Graduates, inherent in your achievement is optimism about the future. It is fitting that we embrace a strong sense of optimism as you launch into the future, with a university degree in hand.
Graduates, in this future, I invite you to serve others as a means of ushering the conditions for a more perfect union and a more loving society.
Each of you already provides service to others, whether in your family, in community, or as is the case for veterans and active members of the military, for our nation.
Today, the opportunity, indeed the responsibility, to serve others is magnified by your university education.
You also now have the heightened responsibility of preserving and strengthening our democracy. No matter your program of study, I invite you to engage in the broader policy discussions, in the kind of civic engagements that strengthen this nation.
Our nation continues its pursuit of a more perfect union. We are engaged in a civil discourse on critical issues affecting countless people across our great nation.
As Graduates, you are now equipped with the knowledge and skills from your university learnings, which when combined with your personal experiences, positions you well to contribute to, and help lead, a civil and productive public discourse about consequential matters.
We have ample choices of consequential matters which need our attention, like homelessness, climate change, mental health wellness, pandemic recovery, racism, and abject poverty, to name a few.
We also have ample choices on how we might engage. While we might choose to not engage at all, to take the road of least resistance, I implore you to choose action over indifference!
Finally graduates, you are among the first cohort of college degree-holders who will shape a post-pandemic America.
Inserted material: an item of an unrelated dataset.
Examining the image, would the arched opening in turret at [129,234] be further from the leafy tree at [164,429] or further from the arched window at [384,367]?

The essence that is you—emboldened and sharpened by your university studies —must now be shared with our brothers and sisters across the union.
We need your talent and your optimism for a better future.
We need you to contribute to the shaping of a more perfect union.
In the words of the late Honorable John Lewis, we need you to make “good trouble!”
The world is waiting for you. Charge ahead with optimism and love.
Graduates, Congratulations! ¡Felicidades!
Cherish this beautiful moment with your family and friends. You’ve earned it!
President Milliron, thank you for your service to National University, thank you for your enduring commitment to students from all walks of life, and thank you for inviting me to join you in celebrating these extraordinary graduates.